Hi all, I'm hoping to get some help writing code for a project I'm working on. Here's the gist of my setup and program requirements:
13 user buttons, each driving three independent switches for redundancy (therefore 39 individual digital inputs). I need to measure the time it takes for all three switches to be activated for any given button. Because it's impossible for all the switches to activate at once, I have a spec for debounce/staggered triggering time that all three have to fall into.
Avenues I've investigated so far have been Direct Port Manipulation and Interrupts.
DPM is proving difficult for me because the Due has some fundamental differences compared to other Arduino boards, so there's less info online about how to implement it the way I want to. I'm imagining this pseudo-code would work, though.
loop()
read all ports, write current state to variable1
wait for new current state != variable1, record time in micros() and save new current state to variable2
wait for new current state != variable2, record time in micros() and save new current state to variable3
wait for new current state != variable3, record time in micros() and save new current state to variable4
subtract recorded times from one another and deliver delays via serial.print.
Interrupts also seem like they could work, but I'm not sure if it would be easier or advantageous over DPM. I know the Due has interrupts tied to every digital pin, but I don't know if they can all be independent from one another. Any help would be appreciated!
I think it would be worth considering carefully whether the proposed redundancy would actually make the system any more reliable when the complexity of handling all that additional stuff is taken into account.
Your efforts might be better spent on other aspects of the program.
What is the probability of a single switch not registering?
How does that risk compare with other risks of equipment failure within your system?
Why not buy better quality switches?
Robin2:
I think it would be worth considering carefully whether the proposed redundancy would actually make the system any more reliable when the complexity of handling all that additional stuff is taken into account.
Your efforts might be better spent on other aspects of the program.
What is the probability of a single switch not registering?
How does that risk compare with other risks of equipment failure within your system?

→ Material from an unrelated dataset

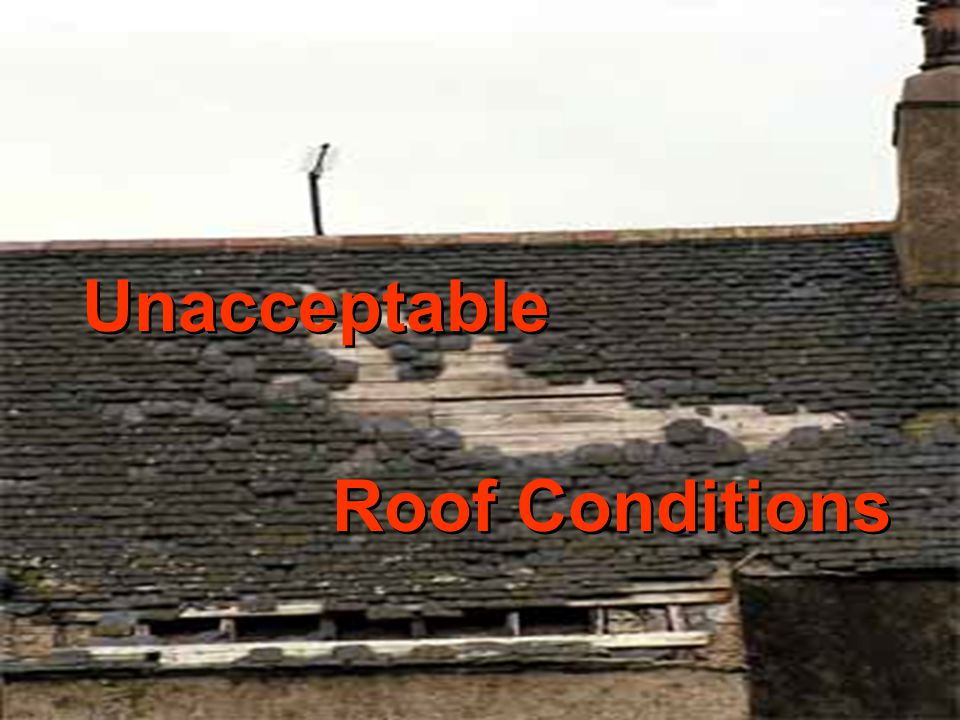 Unacceptable Roof Conditions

Why not buy better quality switches?
...R
The redundancy is a requirement of my client (I'm a mechanical engineer by trade), so that's not something that will change. The purpose of this device is to simply test the delay between inputs, which is the result of mechanical design. The actual electronics will be handled by a different team.
PaulS:
This makes no sense, so I stopped reading here.
Why would you be taking buttons off of a shirt, and thinking you can use them to control the state of an input device?
Are you serious? A button is the part of an input device that a user interacts with. A switch is the part that makes the actual electrical connections. It's one button that drives three switches.
Whandall:
Really? I think there is a big difference between impossible and very unlikely.
It's actually incredibly common. Not as much on toggles as it is on push buttons. If you ever get a chance, try pressing a triple-redundant button in a fighter jet. You can hear each switch fire off one by one if you press slowly.
Robin2:
If this has anything to do with the military I don't want to have anything to do with it.
...R
Well luckily for you it does not, haha. I've just used those switches in my R&D and was referencing them as an example. I don't think the military would be particularly interested in using Arduinos...
Why not wire all three switches to a single Arduino pin so it does not matter which switch triggers the Arduino and write code that does not need to know anything about bouncing.
I presume you are NOT writing a system which depends on all 3 switches being ON in order to cause an event to happen.
Robin2:
Why not wire all three switches to a single Arduino pin so it does not matter which switch triggers the Arduino and write code that does not need to know anything about bouncing.
I presume you are NOT writing a system which depends on all 3 switches being ON in order to cause an event to happen.
...R
I am, actually. The entire purpose of this setup is to quantify the debounce and stagger between the switches in each button.
But through some experimentation I found that for loops and switch/cases were actually fast enough for my application, and I've got some code up and running perfectly. Thanks for everyone's help.